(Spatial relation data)

= = =

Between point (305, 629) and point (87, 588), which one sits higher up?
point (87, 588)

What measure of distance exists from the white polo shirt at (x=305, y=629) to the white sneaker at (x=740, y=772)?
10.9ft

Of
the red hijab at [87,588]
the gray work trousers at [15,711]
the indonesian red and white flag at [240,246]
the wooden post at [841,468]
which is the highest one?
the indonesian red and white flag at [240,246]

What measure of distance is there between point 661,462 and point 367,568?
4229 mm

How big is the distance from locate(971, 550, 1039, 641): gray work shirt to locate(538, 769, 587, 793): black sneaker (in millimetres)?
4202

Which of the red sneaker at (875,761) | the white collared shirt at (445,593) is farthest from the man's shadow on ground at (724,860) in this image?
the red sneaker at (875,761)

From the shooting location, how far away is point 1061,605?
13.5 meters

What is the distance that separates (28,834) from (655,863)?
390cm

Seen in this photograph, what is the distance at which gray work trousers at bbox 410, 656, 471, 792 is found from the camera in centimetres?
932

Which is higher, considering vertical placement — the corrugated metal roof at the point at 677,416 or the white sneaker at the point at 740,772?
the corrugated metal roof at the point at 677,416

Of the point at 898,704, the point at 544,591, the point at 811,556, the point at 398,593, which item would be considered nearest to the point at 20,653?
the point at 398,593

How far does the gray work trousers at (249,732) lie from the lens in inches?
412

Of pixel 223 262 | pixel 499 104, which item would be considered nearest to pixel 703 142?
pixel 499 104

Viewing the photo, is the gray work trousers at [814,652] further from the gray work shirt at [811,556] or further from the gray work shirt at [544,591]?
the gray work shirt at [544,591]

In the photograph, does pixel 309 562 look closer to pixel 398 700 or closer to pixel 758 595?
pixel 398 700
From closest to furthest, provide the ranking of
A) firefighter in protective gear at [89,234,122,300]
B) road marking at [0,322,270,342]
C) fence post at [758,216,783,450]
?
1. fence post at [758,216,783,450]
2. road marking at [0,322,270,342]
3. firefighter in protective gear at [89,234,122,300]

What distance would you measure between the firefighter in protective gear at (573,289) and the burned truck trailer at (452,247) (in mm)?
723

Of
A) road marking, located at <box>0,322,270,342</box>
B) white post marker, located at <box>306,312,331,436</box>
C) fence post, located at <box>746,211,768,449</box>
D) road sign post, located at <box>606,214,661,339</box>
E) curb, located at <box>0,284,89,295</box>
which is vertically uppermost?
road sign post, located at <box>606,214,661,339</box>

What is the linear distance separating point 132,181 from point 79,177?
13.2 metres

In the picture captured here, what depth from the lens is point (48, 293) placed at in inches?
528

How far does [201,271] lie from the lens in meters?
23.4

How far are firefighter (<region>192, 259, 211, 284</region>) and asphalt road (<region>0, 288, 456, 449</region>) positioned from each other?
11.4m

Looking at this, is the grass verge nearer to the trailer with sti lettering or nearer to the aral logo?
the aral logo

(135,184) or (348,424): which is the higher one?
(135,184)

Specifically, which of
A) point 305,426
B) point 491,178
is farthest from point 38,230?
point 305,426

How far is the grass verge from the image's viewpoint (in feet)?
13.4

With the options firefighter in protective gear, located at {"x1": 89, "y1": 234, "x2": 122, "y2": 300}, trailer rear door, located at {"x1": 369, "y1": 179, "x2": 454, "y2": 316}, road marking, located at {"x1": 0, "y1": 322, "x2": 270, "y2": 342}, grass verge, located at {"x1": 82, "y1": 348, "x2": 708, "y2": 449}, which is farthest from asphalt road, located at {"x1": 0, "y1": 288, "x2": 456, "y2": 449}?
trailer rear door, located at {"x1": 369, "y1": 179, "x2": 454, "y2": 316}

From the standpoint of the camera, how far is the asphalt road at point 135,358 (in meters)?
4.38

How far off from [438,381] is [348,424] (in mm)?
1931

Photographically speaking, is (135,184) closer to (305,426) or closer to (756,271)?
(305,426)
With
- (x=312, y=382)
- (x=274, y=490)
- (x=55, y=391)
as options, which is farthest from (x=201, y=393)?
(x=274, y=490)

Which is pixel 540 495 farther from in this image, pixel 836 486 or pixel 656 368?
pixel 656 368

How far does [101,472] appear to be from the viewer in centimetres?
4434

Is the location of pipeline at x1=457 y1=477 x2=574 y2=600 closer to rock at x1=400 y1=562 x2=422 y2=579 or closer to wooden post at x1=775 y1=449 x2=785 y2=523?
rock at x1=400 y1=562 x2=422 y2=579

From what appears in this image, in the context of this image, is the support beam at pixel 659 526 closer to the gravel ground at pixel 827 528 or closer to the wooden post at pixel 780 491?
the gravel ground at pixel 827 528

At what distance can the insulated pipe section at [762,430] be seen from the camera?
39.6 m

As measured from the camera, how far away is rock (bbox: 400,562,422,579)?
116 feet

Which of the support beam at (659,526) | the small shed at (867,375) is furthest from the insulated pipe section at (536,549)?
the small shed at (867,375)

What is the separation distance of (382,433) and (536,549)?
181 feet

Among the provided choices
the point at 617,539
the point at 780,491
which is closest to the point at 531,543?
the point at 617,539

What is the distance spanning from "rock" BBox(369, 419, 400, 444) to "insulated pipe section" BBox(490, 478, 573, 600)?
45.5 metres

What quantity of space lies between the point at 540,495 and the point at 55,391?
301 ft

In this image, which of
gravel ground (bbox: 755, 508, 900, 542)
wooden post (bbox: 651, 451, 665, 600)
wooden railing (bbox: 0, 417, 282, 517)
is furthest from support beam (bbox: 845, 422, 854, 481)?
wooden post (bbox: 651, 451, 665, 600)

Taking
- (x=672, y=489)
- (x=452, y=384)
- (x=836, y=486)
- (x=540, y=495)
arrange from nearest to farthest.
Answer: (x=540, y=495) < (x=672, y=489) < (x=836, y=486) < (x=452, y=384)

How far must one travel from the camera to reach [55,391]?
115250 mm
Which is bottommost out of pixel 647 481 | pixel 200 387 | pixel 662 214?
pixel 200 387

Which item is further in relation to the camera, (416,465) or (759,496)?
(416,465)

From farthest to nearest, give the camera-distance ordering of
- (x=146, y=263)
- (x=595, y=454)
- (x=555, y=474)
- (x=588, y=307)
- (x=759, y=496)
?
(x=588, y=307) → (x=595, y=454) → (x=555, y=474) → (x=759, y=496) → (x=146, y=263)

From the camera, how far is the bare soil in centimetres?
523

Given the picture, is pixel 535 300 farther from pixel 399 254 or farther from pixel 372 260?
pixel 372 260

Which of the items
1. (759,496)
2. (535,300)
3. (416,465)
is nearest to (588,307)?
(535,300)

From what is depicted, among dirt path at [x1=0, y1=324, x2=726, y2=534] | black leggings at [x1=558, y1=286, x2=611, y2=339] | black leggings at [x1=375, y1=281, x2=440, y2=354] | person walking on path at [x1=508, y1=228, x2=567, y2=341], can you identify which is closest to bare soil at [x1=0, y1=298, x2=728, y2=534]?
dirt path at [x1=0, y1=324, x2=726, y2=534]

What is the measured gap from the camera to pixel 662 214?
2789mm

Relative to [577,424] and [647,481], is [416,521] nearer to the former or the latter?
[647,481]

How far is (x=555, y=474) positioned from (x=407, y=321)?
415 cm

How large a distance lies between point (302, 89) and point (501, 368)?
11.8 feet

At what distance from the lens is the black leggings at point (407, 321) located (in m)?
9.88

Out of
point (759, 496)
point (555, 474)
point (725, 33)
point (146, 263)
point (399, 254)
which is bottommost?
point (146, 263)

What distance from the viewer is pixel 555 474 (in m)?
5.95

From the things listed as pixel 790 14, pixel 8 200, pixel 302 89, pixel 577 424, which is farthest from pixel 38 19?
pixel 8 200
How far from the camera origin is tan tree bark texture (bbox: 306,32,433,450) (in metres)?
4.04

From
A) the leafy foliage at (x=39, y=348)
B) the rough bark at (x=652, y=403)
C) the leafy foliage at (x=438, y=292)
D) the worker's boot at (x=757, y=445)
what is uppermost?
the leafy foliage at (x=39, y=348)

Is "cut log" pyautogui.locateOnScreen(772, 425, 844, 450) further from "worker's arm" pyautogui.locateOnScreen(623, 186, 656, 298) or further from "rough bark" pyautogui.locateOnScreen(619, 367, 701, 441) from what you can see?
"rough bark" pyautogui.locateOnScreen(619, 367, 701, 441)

= = =

Short exercise = Reproduce the stretch from the line containing "In this image, which of" through the line containing "(x=588, y=307) →", changing "camera" to "viewpoint" and leaving all else unchanged.

Final result =
In this image, which of
gravel ground (bbox: 755, 508, 900, 542)
wooden post (bbox: 651, 451, 665, 600)
wooden railing (bbox: 0, 417, 282, 517)
is furthest from support beam (bbox: 845, 422, 854, 481)?
wooden post (bbox: 651, 451, 665, 600)

Taking
- (x=672, y=489)
- (x=452, y=384)
- (x=836, y=486)
- (x=540, y=495)
arrange from nearest to farthest.
Answer: (x=540, y=495) < (x=672, y=489) < (x=836, y=486) < (x=452, y=384)

How far must one travel from the viewpoint to reach [55,391]?
115250 mm
Which is bottommost out of pixel 647 481 | pixel 200 387 | pixel 662 214?
pixel 200 387

Which item is further in relation to the viewpoint, (416,465) or (759,496)?
(416,465)

From farthest to nearest, give the viewpoint-distance ordering of
- (x=146, y=263)
- (x=595, y=454)
- (x=555, y=474)
- (x=588, y=307)
- (x=759, y=496)
?
(x=588, y=307) → (x=595, y=454) → (x=555, y=474) → (x=759, y=496) → (x=146, y=263)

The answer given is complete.